*** DOCUMENT TEXT ***

United States District Court, D. Hawaii

January 28, 2019

DAVID E. HENRY, M.D., Plaintiff,


          JILL A. OTKE JUDGE.


         Plaintiff David E. Henry, M.D. (“Plaintiff”) asserts claims for violations of Title VII of the Civil Rights Act of 1964 (“Title VII”), 42 U.S.C. § 2000e-5 et seq., against Defendant Castle Medical Center, dba Adventist Health Castle [1] (“Defendant”).[2] Compl., ECF No. 1. Plaintiff alleges that Defendant discriminated against him because of his race and retaliated against him after he complained about the discrimination. Id.

         Currently before the Court is Defendant's Motion for Summary Judgment, ECF No. 37. Based on the following, the Court GRANTS Defendant's Motion for Summary Judgment.


         A. Factual Background

         Plaintiff is a board-certified general and bariatric surgeon, who completed his general surgery residency in 2014 and his bariatric surgery fellowship in 2015. Def.'s Concise Statement of Facts (“CSF”) ¶ 1, ECF No. 38.[3]Plaintiff is licensed to practice medicine in Hawai'i. Id. ¶ 2. He specializes in state-of-the-art laparoscopic and minimally invasive surgery. Id. Plaintiff entered into a Physician Recruitment Agreement (“Recruitment Agreement”) and an Emergency Department Call Coverage and Uninsured Patient Services Agreement (“On-Call Agreement”) with Defendant in 2015. Id. ¶¶ 4, 5; Def.'s Ex. 2, ECF No. 38-5; Def.'s Ex. 11, ECF No. 38-14. Under the Recruitment Agreement, Plaintiff was to operate a full-time private practice of medicine in his specialty on Oahu.CSF ¶ 4. Under the On-Call Agreement, Plaintiff agreed to be on call for Defendant's emergency department at least five days per month. Id. ¶ 6.

         From September 1, 2015 to June 28, 2016, Plaintiff was a member of Defendant's medical staff, was granted clinical privileges at Defendant's hospital, and performed both general and bariatric surgeries at the hospital. Id. ¶ 3. Plaintiff leased space at the hospital's outpatient clinic for his private medical practice. Id. ¶ 22. Plaintiff was allowed to use Defendant's operating rooms for his private patients upon request. Id. ¶ 23. Plaintiff also had clinical privileges and performed general surgeries at The Queen's Medical Center. Id. ¶ 19.

         Plaintiff, who is Caucasian, allegedly complained to Defendant of discrimination. Decl. of David E. Henry, M.D. (“Henry Decl.”) ¶¶ 2, 22, ECF No. 41-1. After this complaint, Defendant initiated a peer review of seven of Plaintiff's surgeries. Id. ¶¶ 9, 22. As a result of this peer review, Defendant suspended Plaintiff's clinical privileges and terminated the On-Call Agreement in June 2016. Id. ¶ 9. It appears that Defendant's Medical Executive Committee (“MEC”) then conducted a review of Plaintiff's cases and issued recommendations via letter in August 2016. See Pl.'s Ex. E, ECF No. 40-8. [4] A Fair Hearing Panel upheld the MEC decision with some additional recommendations in September 2017, [5] and Defendant's appeal board upheld the MEC decision in January 2018. Henry Decl. ¶ 11; Pl.'s Ex. E, ECF No. 40-8; Pl.'s Ex. F, ECF No. 40-9. According to Plaintiff, no patient ever complained about the quality of Plaintiff's care, and a review of the relevant cases by Dr. Garth Jacobsen, a professor of surgery, found that Plaintiff met the standard of care. Henry Decl. ¶¶ 9, 10.

***

PROBLEM REQUIREMENTS ▸ According to the court opinion, how many of the plaintiff's surgeries were included in the peer review that the defendant started?

*** DATA FOR REVIEW ***

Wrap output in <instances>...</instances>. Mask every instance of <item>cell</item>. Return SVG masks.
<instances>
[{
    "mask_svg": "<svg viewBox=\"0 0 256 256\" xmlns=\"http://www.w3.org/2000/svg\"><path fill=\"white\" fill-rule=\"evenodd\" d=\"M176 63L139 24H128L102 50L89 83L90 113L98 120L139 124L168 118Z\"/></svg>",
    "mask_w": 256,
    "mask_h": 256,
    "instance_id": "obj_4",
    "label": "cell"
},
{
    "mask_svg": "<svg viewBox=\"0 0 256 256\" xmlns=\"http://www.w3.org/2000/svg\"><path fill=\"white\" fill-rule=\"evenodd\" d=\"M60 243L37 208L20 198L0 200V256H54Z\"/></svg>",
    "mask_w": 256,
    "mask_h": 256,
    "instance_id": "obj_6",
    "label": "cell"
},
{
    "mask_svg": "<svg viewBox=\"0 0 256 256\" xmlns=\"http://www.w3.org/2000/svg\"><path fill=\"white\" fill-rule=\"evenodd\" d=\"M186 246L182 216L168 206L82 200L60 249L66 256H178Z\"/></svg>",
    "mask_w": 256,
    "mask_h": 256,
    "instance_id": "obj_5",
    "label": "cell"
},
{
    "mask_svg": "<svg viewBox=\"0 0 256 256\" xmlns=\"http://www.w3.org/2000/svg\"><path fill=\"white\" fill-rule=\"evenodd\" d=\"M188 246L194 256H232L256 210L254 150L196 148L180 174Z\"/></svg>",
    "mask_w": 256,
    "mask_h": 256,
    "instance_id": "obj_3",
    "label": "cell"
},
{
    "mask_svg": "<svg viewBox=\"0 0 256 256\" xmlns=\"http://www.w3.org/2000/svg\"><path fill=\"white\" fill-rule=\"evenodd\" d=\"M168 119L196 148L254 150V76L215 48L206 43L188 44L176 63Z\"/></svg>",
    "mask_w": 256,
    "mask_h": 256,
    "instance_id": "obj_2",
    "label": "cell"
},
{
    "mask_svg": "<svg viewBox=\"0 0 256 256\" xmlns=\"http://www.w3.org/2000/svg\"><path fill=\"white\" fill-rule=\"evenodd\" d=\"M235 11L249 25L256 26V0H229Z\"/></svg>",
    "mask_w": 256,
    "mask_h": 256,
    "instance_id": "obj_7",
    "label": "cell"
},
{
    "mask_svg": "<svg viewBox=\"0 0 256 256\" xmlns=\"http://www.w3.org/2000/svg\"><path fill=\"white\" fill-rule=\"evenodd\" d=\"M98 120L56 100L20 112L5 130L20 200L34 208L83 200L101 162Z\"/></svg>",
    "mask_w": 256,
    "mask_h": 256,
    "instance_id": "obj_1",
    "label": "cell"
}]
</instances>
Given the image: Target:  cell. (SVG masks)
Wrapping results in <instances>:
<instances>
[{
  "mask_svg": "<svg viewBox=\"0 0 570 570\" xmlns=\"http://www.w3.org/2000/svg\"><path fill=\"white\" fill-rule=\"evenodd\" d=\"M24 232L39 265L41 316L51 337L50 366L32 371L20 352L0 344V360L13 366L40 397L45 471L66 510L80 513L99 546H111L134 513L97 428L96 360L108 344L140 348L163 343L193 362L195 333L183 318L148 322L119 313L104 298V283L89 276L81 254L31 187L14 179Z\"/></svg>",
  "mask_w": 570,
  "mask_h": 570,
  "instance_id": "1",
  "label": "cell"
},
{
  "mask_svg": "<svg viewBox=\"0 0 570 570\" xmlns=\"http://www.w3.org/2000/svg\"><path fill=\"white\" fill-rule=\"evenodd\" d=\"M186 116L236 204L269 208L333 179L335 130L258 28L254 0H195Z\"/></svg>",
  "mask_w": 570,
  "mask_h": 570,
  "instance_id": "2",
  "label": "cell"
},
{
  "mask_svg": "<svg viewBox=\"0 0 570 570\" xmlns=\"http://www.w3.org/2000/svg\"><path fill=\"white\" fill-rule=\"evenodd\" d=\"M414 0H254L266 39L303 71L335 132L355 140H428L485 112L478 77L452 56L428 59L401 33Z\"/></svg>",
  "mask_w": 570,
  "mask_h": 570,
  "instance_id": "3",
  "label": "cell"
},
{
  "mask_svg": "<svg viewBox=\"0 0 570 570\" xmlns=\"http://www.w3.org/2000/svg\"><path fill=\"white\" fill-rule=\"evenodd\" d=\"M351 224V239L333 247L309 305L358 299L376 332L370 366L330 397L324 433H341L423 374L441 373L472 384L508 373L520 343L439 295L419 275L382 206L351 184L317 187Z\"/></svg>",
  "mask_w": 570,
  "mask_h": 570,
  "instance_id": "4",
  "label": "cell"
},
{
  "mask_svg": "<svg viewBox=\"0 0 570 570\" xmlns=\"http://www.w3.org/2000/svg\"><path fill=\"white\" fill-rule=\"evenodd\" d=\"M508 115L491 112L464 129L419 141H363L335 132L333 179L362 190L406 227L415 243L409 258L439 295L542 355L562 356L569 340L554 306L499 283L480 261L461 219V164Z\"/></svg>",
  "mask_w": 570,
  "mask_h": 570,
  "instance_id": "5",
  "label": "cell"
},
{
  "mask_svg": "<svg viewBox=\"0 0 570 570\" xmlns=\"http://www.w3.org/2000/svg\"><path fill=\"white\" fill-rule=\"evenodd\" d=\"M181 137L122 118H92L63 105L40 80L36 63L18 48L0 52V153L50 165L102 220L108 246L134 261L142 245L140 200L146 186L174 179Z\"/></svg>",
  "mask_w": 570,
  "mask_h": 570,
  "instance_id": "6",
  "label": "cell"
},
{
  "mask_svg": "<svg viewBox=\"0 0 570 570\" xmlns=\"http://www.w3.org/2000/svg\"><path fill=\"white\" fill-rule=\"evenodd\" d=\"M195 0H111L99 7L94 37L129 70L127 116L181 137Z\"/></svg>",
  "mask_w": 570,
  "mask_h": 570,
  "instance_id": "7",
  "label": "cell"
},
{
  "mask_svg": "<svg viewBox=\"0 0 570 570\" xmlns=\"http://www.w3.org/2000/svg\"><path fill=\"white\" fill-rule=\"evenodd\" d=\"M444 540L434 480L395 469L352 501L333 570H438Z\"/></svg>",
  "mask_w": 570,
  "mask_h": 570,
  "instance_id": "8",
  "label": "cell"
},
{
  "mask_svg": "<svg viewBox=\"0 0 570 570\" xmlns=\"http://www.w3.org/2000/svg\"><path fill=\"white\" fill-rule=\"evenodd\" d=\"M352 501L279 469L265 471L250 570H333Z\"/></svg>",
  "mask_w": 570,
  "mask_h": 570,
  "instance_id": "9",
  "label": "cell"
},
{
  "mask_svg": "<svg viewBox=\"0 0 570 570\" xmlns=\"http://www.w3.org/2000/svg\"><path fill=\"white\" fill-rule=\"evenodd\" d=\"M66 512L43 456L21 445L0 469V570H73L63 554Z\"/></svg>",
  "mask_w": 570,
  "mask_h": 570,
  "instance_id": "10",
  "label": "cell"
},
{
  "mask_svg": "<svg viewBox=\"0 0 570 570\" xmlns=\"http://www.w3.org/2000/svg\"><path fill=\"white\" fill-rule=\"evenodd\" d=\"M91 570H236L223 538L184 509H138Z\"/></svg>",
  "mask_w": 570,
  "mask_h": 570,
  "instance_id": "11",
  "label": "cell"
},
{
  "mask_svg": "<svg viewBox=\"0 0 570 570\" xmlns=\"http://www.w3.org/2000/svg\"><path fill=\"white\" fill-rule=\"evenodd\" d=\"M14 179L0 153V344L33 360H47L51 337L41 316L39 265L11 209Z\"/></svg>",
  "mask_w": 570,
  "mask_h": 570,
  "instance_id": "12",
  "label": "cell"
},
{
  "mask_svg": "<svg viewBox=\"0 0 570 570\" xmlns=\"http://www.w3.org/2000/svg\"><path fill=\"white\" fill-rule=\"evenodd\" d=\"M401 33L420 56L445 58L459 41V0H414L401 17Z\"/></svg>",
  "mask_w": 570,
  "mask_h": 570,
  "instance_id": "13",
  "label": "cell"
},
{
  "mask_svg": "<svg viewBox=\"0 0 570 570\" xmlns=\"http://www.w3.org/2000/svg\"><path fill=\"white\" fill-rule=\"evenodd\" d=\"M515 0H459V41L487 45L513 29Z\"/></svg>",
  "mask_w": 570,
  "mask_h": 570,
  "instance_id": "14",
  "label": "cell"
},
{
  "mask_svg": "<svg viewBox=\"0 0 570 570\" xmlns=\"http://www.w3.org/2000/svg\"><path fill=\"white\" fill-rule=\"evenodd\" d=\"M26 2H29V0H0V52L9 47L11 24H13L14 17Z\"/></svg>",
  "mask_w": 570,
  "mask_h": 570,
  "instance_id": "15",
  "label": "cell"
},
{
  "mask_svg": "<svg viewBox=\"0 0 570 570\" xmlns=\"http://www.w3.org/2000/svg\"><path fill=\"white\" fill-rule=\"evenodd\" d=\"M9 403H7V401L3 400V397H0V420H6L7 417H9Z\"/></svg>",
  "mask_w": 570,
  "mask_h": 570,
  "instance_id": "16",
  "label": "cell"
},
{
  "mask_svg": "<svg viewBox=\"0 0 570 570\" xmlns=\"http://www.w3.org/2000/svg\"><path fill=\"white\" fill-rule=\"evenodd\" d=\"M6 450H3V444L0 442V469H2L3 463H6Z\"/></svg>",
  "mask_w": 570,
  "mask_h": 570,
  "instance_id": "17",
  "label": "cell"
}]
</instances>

***

EXERCISE OUTPUT ▸ Seven.